Good thing, because we got lost somewhere in New Jersey trying to find our hotel and ended up going 10 miles out of our way on a road that did not allow any U-turns or left turns, and probably would have ended up in Canada if it weren’t for a kind police officer who led us to a “jug handle,” which is apparently New Jersey for “the only friggin’ way to turn around on our endless one-way roads.” “Silent night, holy night…”

We finally found the hotel, which was a fairly swanky boutique hotel that C. found on Priceline. We carry in our groggy, pajama-clad offspring, who promptly become fully alert and begin to sprint around the room. We finally wrestle them into bed, deciding that 1 kid and 1 parent per bed is the best arrangement. “It came upon a midnight clear…”
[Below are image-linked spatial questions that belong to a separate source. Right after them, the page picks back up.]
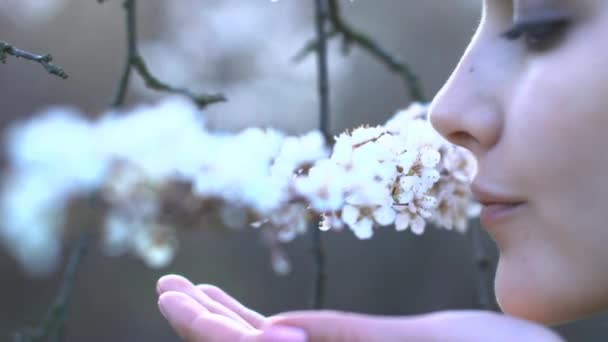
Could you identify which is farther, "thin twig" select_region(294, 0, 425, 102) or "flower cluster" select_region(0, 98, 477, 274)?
"thin twig" select_region(294, 0, 425, 102)

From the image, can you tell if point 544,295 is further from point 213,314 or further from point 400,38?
point 400,38

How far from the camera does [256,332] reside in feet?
1.10

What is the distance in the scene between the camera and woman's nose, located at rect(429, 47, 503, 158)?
16.8 inches

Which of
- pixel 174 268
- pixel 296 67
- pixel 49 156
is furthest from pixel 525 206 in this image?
pixel 174 268

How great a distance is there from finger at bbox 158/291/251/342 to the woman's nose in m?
A: 0.17

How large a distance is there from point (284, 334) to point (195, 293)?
11cm

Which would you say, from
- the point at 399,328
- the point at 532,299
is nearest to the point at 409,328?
the point at 399,328

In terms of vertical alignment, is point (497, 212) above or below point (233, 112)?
above

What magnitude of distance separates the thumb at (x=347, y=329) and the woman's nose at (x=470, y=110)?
0.15 metres

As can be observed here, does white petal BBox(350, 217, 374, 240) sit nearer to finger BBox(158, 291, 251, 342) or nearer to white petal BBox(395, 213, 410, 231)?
white petal BBox(395, 213, 410, 231)

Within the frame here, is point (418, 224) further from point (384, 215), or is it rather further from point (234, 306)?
point (234, 306)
C. had the pleasure of sharing a bed with Riley, whose nocturnal acrobatics led to a less-than-restful night’s sleep. While I, in the other bed, was kicked repeatedly in the ribs by Kung-Fu Miles. At 6 a.m., bright-eyed and bushy-tailed, the baby woke us all with his clarion voice. Then we discovered we’d carried both kids in barefoot from the car. So our shoeless hooligans ran screeching through the halls on our way out. Hmm, wonder why the concierge didn’t say they look forward to our next stay?

We were back on the road by 8:30 a.m., sure that the kids would pass out from exhaustion and donuts. By 11 a.m., we had resorted to “These 3 Kings.”

When we FINALLY arrived at my in-laws’, the baby was rested enough to get right to work proving just how un-babyproof their house is. He dismantled a baby gate, got hold of a loose screw, found a pin buried in the carpet, knocked over some china figurines, and chewed on a plug in under 5 minutes.

Now it’s naptime -– I mean, what SHOULD be naptime. But instead, Riley has been screaming in the Pack ‘n’ Play upstairs in a too-bright bedroom for 40 min. Time to bring out the big guns. That’s right: “Have yourselves a Merry little Christmas now…”

3 comments:

Kathleen@so much to say, so little time said...

Hilarious! (Not so much at the time...but sounds great in retrospect!)

Loukia said...

Oh gosh GOOD LUCK to you! Road trips with young children are quite... memorable, to say the least! Great post, though. Can't wait to hear about how everything went! And if you ended up in Canada, I would have loved to have met you! ;)

tineroche said...

I love the post and had to laugh so hard but I feel really sorry for you and I hope the drive back home will be easier!